As Pandora: First Contact's aggressive AI pushed me to my breaking point, I looked to the Internet for answers. Apparently, it's all on purpose. The AI "plays to win," which means that if you get too weak, they will opportunistically take you out in order to grab your resources, and if you get too strong, they will gang up on you and take you out in order to eliminate a threat. Sigh.
I mean, I get it. You've got yourself a strategy game, and so you want the people who play it to use strategy. Specifically, you want to capture the feeling and the experience of a big, multi-sided free-for-all game where the player and five of their closest friends scramble after the same prize - victory. And victory is, by it's nature, exclusive. Only one person can win, and so to pursue victory is the same thing as pursuing the other players' defeat.

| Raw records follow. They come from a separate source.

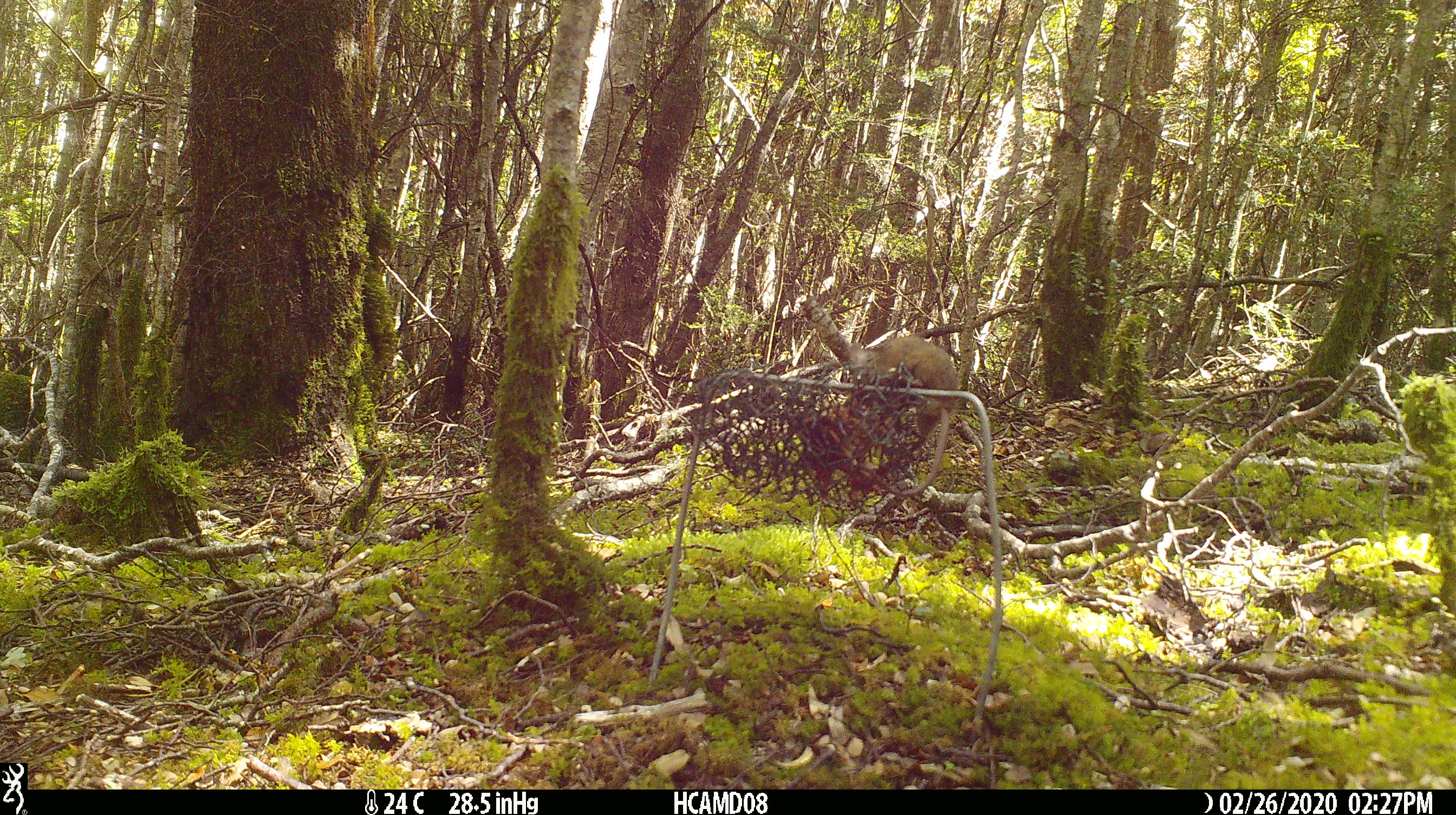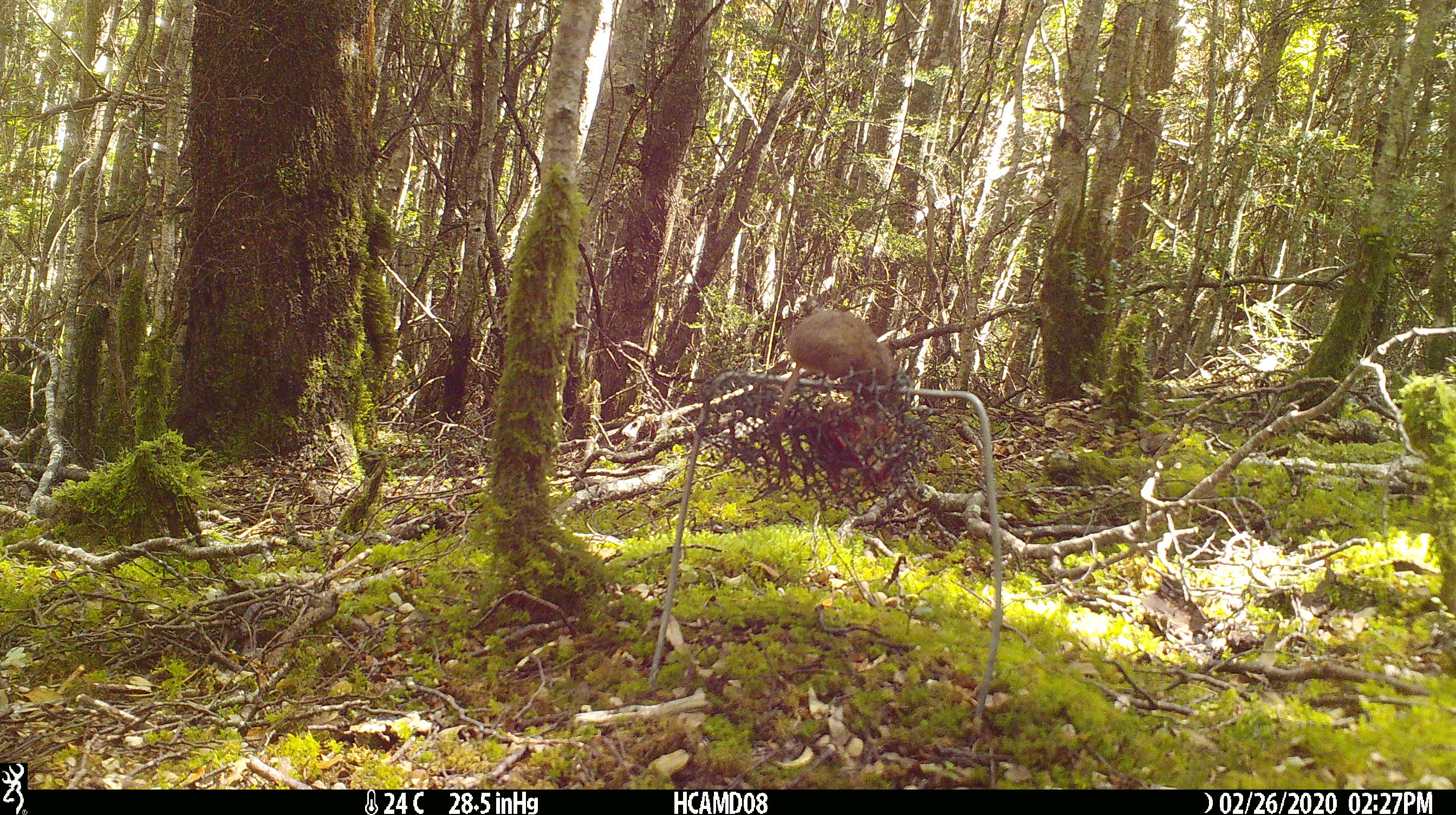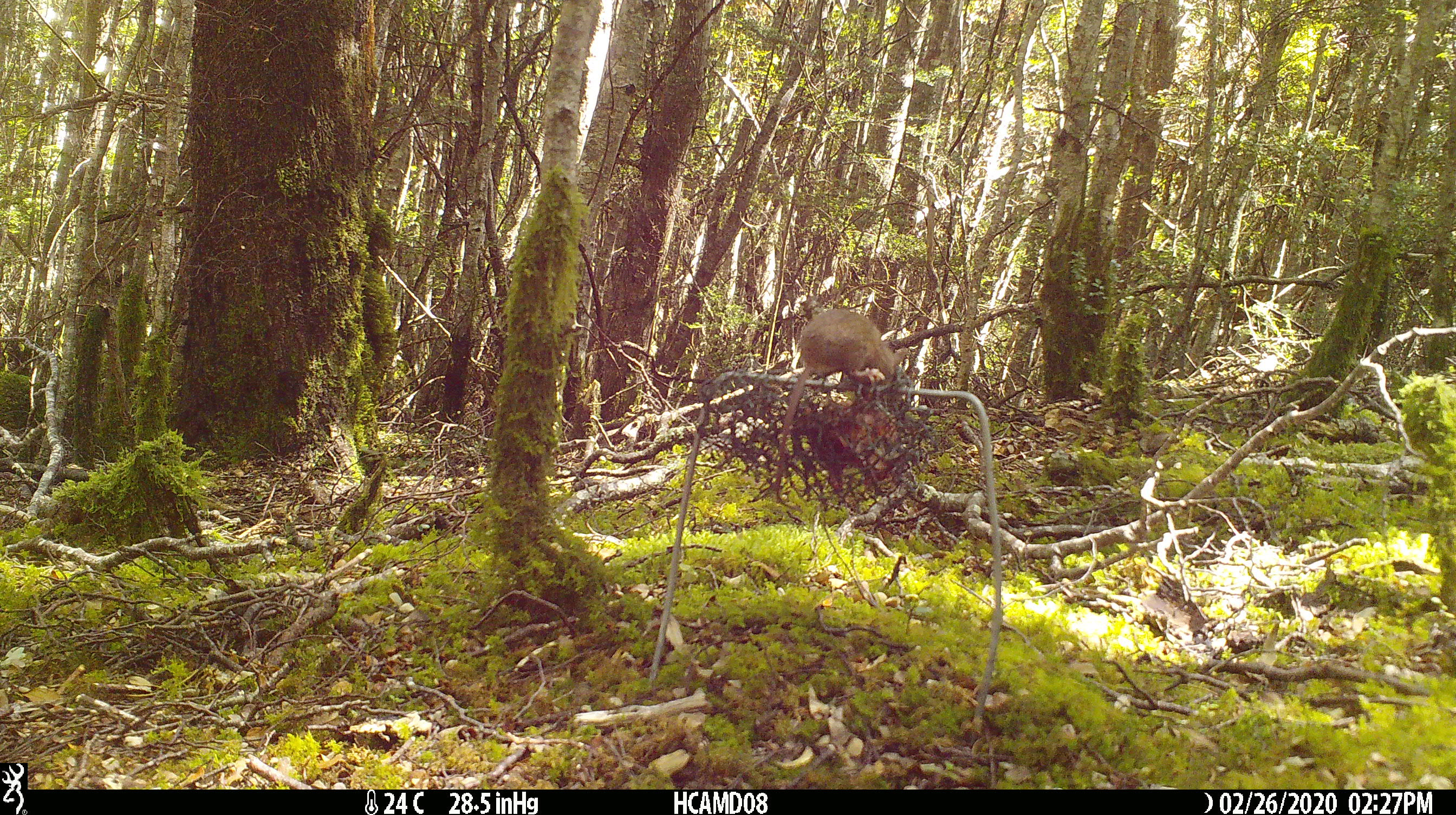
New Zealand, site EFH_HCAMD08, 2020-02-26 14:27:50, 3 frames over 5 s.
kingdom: Animalia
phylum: Chordata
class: Mammalia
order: Rodentia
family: Muridae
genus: Mus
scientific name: Mus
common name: mouse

And in games where military action is an option, the one surefire way to ensure another player's defeat - eliminate them from the game entirely. If they can't play the game, there's no possibility of them winning. It's a direct and straightforward solution to the problem of your opponent's existence.
The only problem is that it's kind of a misguided way to design a game. It's one thing if there are only two players. Then, when one player loses, the other one wins, and the game is over. But if there are three or more players, then one of them being eliminated means the game simply goes on without them. The penalty for losing is that you no longer get to play the game. Which kind of defeats the purpose of getting your friends together to play a game in the first place.
Of course, the AIs are not my friends, but that just raises the question of why one would want to program them to "play to win" in the first place? They don't get any satisfaction out of it. The most they can ever do is thwart the player from seeing late-game content and force them to start over from scratch. Which they could just as easily do by being too easy to beat (say, for example, in a special "easy mode.")
And look, I know every true strategy-game aficionado is fuming at me right now, because I'm missing the obvious answer of "games are meant to be challenging, because how else are you going to get good at strategy if the AI is a pushover?" But that begs the question. Why would I even want to be good at military strategy in the first place?
The obvious answer is because I'm playing a military strategy game in the first place (in much the same way as if, were I playing Ship Simulator Extremes, I'd want to get good at piloting a simulated ship), but with the 4X genre, there's more room for ambiguity. A lot of games in the genre, you can win the game without ever firing a shot. You can focus on building, diplomacy, or discovery and win that way.
And the cynic would point out that this doesn't contradict their point about the weak AI because all of those things are easier if you combine them with military conquest - why build for yourself when you can invest in an army and take stuff that other people have built, and diplomacy is, of course, a lot easier when you can kill the holdouts and leave your supporters alive, and since discovery is a race, you are much more likely to win with fewer players in the running.
All of that is undoubtedly true, and yet I still prefer to win as a pacifist, and for one simple reason: Winning through wars of conquest, even if they are only meant to supplement an economic or technological victory, is a total dick move. Instead of improving yourself, you tear someone else down, and yes, you get material advancement out of the deal, but what of the cost to your soul?
Which isn't to say that you're a dick just because you play military strategy games. I play military strategy games. I enjoy (some) military strategy games. And I like to think I'm only kind of a dick. It's just that if you give me the option to avoid conquest, I will almost always take it. I generally only move my military when things start to feel personal.
And maybe that's foolish. Maybe I should take "allowable within the game's rules" to mean "perfectly acceptable to use when advantageous." Just treat it as an electronic board game, where I'm moving my pieces around with a particular goal in mind, and in which there is no moral dimension whatsoever. Except that I have to confess - I like the moral dimension. I get a thrill out of seeing militarism fail.
And as long as I'm in a confessional mood, I even enjoy being hypocritical about this. Sure, I prefer to avoid war altogether, but there is something super satisfying about a punitive late-game war where I'm steamrolling an aggressive enemy with the power of my superior economy, especially if they're the ones who started it. Mwah, hah, hah! You thought I was weak, but now I'm beating you at your own game. Ha! Ha! Ha! Ha!
Not my proudest impulse, but I am who I am.
I guess Pandora: First Contact is just driving home how much I yearn for a game where amity and cooperation are the unambiguous winning path. Where backstabbing and aggressive conquest are net disadvantages in any situation except one of gross asymmetry in skill. Where every player participating all the way to the end of the game is both expected and desirable.
What would "victory" even look like in such a game? I can't really say. Maybe victory itself is an artifact of the militarist mindset. To look at a new world and see only scarcity, instead of the possibility for plenty. Or maybe competition is too fundamental to what people want to get out of strategy games, and such a dreamily idealistic hippy game is appealing only to myself.
Certainly, it would be perverse and pointless to wish for a humanistic and enlightened version of Chess, so why impose the the same standards on Pandora: First Contact.